[Start of Attachment]

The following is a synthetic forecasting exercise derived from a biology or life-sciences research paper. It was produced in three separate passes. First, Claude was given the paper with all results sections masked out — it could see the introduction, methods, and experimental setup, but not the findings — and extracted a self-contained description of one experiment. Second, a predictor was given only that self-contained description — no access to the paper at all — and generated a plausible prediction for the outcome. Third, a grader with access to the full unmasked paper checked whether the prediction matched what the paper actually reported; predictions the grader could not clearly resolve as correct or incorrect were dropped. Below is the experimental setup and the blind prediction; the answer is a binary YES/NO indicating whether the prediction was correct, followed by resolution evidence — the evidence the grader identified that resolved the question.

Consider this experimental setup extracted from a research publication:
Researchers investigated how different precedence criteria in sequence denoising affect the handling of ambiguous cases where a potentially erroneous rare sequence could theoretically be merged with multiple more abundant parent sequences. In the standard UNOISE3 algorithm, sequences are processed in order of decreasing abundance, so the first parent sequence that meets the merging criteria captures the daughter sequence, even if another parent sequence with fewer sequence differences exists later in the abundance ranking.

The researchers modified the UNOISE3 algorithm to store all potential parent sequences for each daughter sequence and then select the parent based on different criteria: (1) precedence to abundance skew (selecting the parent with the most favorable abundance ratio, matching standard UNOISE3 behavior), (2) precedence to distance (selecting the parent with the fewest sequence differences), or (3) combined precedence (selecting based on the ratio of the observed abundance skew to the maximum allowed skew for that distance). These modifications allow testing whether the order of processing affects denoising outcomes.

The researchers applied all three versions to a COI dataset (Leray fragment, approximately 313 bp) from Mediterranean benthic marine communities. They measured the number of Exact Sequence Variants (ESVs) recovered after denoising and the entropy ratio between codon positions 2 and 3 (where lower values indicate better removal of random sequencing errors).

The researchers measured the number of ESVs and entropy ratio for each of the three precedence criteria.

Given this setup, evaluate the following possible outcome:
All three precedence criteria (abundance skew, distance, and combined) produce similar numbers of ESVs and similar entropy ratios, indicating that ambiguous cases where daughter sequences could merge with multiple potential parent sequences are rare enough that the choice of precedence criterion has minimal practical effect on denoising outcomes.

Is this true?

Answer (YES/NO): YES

[End of Attachment]

**WHAT IS NEEDED**. Copy each line of the data above that holds "measured".

**YOUR SOLUTION**.
The researchers applied all three versions to a COI dataset (Leray fragment, approximately 313 bp) from Mediterranean benthic marine communities. They measured the number of Exact Sequence Variants (ESVs) recovered after denoising and the entropy ratio between codon positions 2 and 3 (where lower values indicate better removal of random sequencing errors).
The researchers measured the number of ESVs and entropy ratio for each of the three precedence criteria.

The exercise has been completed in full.